Cons – The POE measures some variables better than others. Staff satisfaction surveys are fairly standard, but how do you measure other, more difficult aspects? There are often multiple variables, and the real correlation is hard to extract based solely on one tool. To be most efficacious, the POE would need to be paired with other evidenced based tools. In order to be properly executed, the POE requires commitment from the staff in charge of the data as well as executives. It is a surface-level view without nuances and requires interpretive aid by people intimately familiar with the situation in question. The POE cannot be simply thrown onto a web survey, filled out, and provide an instant “answer.” Variables are often too different for simple evaluation and must be paired with other tools (such as ethnography and interviews).

Need for Refinement/Research/Improvement
The POE could possibly be improved through the creation of a toolkit. Past examples from owners, consultants, and researches could provide insight as to what “triggers” to watch for, and these examples would also provide indications that the POE is a powerful tool.
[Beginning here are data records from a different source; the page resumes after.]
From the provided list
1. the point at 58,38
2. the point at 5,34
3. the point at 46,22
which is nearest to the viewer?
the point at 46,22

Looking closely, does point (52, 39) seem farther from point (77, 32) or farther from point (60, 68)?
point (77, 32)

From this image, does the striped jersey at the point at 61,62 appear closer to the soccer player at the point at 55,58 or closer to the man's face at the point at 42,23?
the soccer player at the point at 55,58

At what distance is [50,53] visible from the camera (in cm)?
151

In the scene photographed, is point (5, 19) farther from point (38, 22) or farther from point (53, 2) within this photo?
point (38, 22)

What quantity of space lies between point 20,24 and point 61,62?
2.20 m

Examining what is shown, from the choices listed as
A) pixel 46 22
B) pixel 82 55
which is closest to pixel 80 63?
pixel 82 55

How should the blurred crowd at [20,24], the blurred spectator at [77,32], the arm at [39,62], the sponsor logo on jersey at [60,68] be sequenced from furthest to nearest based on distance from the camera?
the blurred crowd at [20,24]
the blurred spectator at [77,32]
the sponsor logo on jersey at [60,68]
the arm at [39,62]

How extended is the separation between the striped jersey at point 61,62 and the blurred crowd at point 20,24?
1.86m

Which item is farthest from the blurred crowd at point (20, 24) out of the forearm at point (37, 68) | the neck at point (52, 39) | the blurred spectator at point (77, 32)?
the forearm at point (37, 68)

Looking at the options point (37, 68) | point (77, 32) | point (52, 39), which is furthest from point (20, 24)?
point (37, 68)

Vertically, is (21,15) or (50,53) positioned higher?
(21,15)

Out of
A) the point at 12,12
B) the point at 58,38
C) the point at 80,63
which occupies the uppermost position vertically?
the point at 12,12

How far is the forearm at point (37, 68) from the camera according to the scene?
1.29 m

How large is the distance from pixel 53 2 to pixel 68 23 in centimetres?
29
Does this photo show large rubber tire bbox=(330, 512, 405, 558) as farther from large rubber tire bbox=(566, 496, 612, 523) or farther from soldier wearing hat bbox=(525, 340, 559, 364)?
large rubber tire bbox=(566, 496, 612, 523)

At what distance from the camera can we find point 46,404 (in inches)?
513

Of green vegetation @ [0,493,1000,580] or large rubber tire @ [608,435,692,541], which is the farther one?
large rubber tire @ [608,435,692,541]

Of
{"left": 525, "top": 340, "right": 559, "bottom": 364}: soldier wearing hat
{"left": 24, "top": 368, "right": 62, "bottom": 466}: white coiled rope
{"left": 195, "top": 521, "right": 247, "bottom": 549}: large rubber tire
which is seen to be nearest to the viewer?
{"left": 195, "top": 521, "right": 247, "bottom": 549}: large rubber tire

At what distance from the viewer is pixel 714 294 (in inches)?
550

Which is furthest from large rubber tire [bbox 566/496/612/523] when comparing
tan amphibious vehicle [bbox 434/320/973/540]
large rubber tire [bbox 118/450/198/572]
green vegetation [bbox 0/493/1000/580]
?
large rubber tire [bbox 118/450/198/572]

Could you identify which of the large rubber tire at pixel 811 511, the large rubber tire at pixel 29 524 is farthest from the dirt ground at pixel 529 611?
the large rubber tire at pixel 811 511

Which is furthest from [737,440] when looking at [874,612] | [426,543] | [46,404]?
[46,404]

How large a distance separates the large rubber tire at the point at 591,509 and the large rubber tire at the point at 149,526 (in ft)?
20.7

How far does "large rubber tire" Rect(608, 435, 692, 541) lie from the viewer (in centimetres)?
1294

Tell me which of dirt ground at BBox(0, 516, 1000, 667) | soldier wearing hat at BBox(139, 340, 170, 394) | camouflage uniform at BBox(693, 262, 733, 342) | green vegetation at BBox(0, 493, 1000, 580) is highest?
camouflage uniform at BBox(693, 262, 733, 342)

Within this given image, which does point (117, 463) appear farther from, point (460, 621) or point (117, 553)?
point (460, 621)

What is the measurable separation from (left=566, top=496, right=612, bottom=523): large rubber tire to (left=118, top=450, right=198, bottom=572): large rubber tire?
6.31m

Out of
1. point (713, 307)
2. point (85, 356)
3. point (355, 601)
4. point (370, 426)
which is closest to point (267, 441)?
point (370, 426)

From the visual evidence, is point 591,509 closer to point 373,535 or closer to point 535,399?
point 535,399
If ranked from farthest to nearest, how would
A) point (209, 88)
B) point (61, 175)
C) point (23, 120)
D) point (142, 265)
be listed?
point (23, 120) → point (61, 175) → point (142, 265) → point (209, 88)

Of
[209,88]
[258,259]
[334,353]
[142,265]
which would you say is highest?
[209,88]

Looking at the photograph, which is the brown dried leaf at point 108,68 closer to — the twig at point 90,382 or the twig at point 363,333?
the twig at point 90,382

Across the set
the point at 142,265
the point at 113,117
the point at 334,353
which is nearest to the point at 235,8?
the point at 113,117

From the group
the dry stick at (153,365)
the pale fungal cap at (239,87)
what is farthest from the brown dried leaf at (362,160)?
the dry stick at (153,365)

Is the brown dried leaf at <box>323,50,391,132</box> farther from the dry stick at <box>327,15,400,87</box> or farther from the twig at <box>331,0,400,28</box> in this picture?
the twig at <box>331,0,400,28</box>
For example, if your numbers stay the same through pre and post-occupancy evaluations, you can identify what was changed (new staff workstations, for instance) and note that there was not a correlated, positive change in staff satisfaction. The problem then becomes how you deal with this disparity after it is identified by the POE. It necessitates the development of other evidence based design tools that can be used in conjunction with the POE.

Measuring the many variables of success
There are many variables, both financial and “soft,” that play into the outcomes and success of an organization. The potential of the Post-Occupancy Evaluation as a tool is great, but it needs refinement. Reflection is the key to improving business performance. In healthcare, there is an urge to show a return on investment within six months to one year. However, many changes can take several years to be fully understood. The POE can provide yearly snapshots, showing these incremental changes over longer periods of time.